Accept that it could get weird
Some people aren’t that open and confident as you are about expressing what’s going on for them. Your parents, children or judgemental friend might be people like that. In which case, don’t be surprised to see some very awkward responses. Silence… or screaming… or overly dramatic emotional responses, such as crying.
Don’t forget that you smoke pot all the time and the effect of anti-drug propaganda has basically melted off you. But that isn’t the case for your baby-booming parents. Understand that their responses are coming from, well, decades of brainwashing about what cannabis is.
Anticipate the arguments and prepare facts
Those who heavily disagree with marijuana probably do so because they are completely misinformed. So when you tell them you light up, they might throw every piece of misinformation at you such as - it’s worse than alcohol, it’s a gateway drug or you will get lung cancer from it. Anticipate these arguments, do a little bit of research and give them some new information that they didn’t know about. Such as the fact that marijuana is far less dangerous to use than alcohol and that it’s by no means comparable to smoking cigarettes.
There’s no need to get super scientific with people, addressing their worries will make you look more informed and might put their hearts at ease. When talking about weed, tell them that you use cannabis responsibly (and hopefully you do). And remind them that you won’t show up to babysit your nephews completely high out of your mind (unless you will, of course).

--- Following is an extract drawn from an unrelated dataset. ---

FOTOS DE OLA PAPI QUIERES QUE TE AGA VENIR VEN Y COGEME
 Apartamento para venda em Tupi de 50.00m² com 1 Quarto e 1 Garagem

Tell them your story with it
Storytelling is one of the oldest pastimes human beings have had. And now you’re being called upon to use your storytelling skills when talking about weed. Everybody has a story about how they started smoking weed. Maybe it’s a funny story or maybe it changed your life in some way. Perhaps you use it medically to treat some chronic pain. Whatever your story is, share it with them. Get a bit personal and it might make your family or friends a bit softer around the edges.
Be open to talking about it more
Opening this can of worms might make you a magnet for many future discussions to come about this topic. Be open to it rather than shying away from it. Treat it like you’re talking about what kind of laundry powder you use. And it really is that way. It’s another one of many, many choices you make in your life, and it shouldn’t be treated as a bigger deal than it is - especially by you.

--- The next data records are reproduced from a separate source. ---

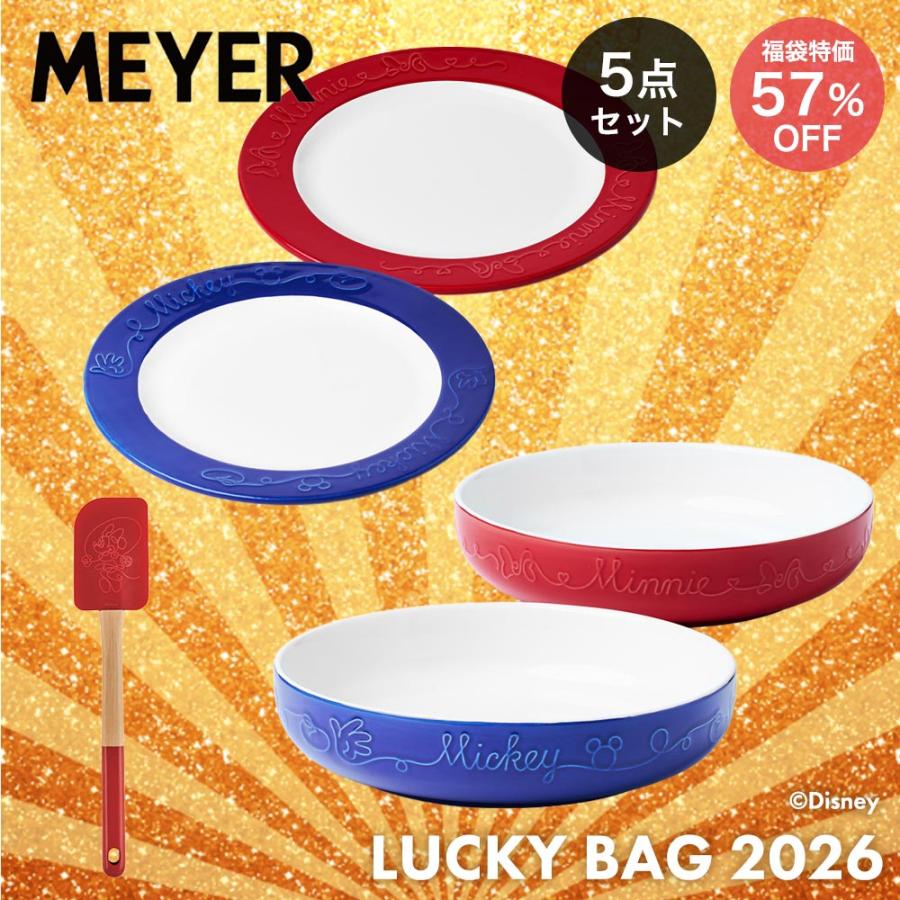 マイヤー　MEYER 食器セット マイヤーMEYER 食器セット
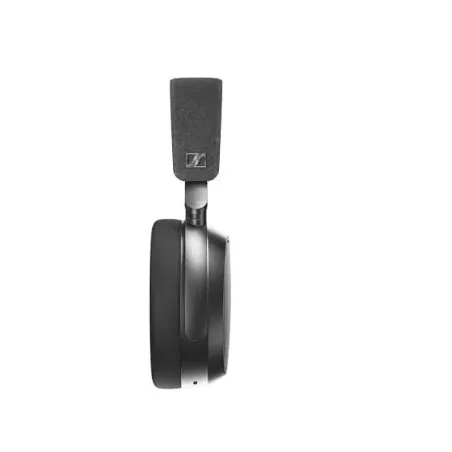 Sennheiser Momentum Wireless Headphones - Graphite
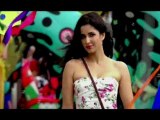 Watch Online EK THA TIGER Hindi Movie DVD HQ at worldfree4u.com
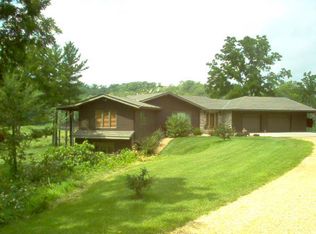 29562 Orchard Rd, Red Wing, MN 55066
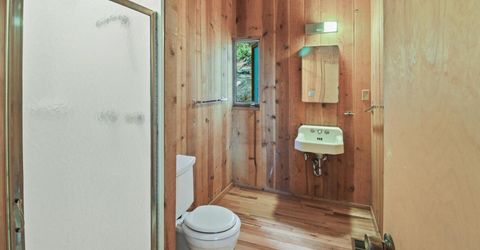 9042 Woodland Drive, Tahoma, CA 96141 Photo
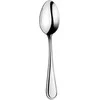 Tea spoon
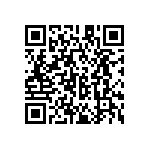 ACA3106E32-17SBF42 QRCode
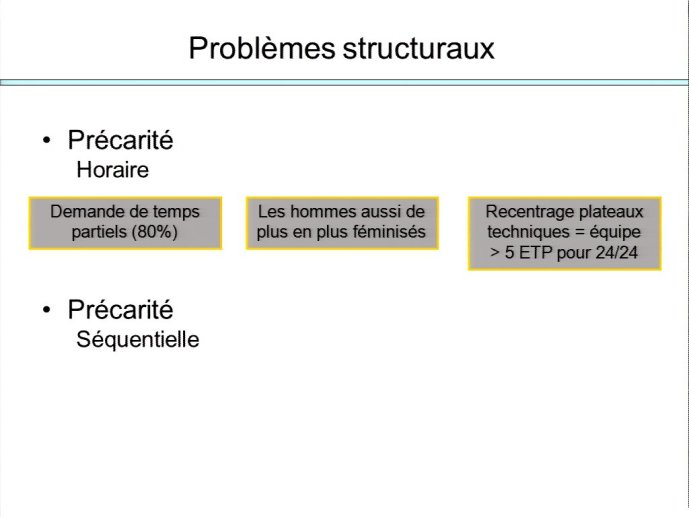 slide_0199_full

If people get emotional in the first conversation you have, it will be important to talk about it again later when everybody has cooled down a bit. Talking about weed might be nerve-wracking for you and you’re the one that smokes it! So be patient if other people aren’t quite ready to be eager listeners yet and open yourself to talking about it again.
It might not be as bad as you think
A lot of the fear you might have about talking about weed could be in your head. As well as we think we know some people, sometimes they surprise us. When you finally spill the beans looking nervous and terrified, your family might break out into laughter and tell you that they’ve known for ages. Now they want you to pull out your bag and piece so that they can have a hit, too.
Okay, it’s not going to be like that for everyone, but you get the point. You might be more worried about being judged than you have to be. Stay calm, and remember, everything will be ok in the end!